- SOURCE MATERIAL:
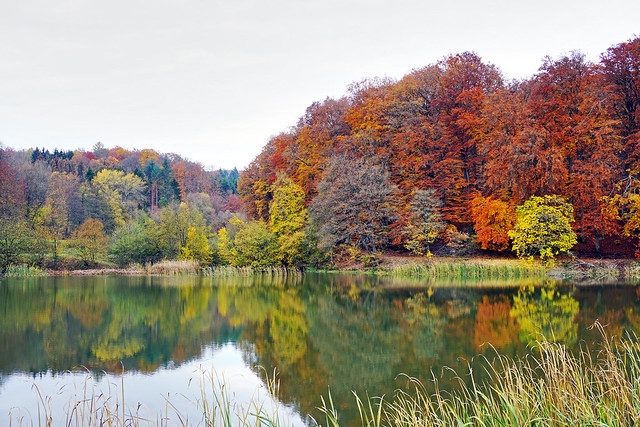 Herbstwald am See
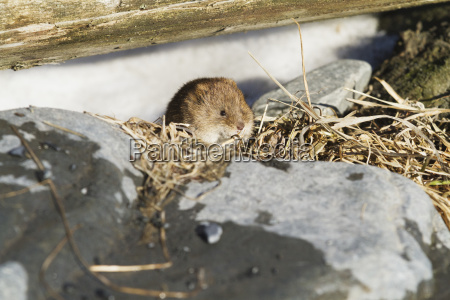 close up of shrew in south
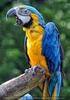 Papageien Schwarm 08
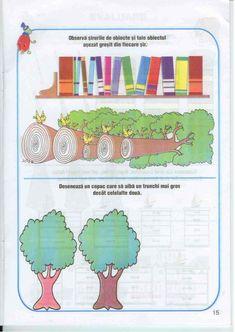 Carte Educativa Pentru Prescolari Activitati Matematice 5 7 Ani Map, Activities, Iris, Maps, Bearded Iris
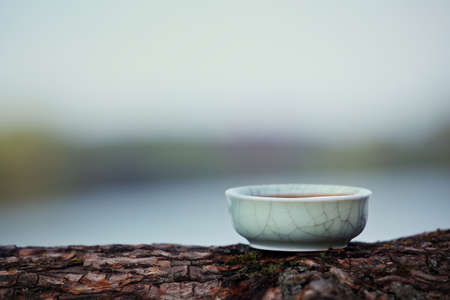 Black Chinese Tea Puer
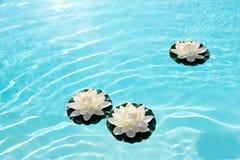 Tre ninfee o fiori di loto bianchi su acqua Immagine Stock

- BRIEF: All of the entries above should be retyped exactly, with the pictures left out.

- TASK OUTPUT:
 Herbstwald am See
 close up of shrew in south
 Papageien Schwarm 08
 Carte Educativa Pentru Prescolari Activitati Matematice 5 7 Ani Map, Activities, Iris, Maps, Bearded Iris
 Black Chinese Tea Puer
 Tre ninfee o fiori di loto bianchi su acqua Immagine Stock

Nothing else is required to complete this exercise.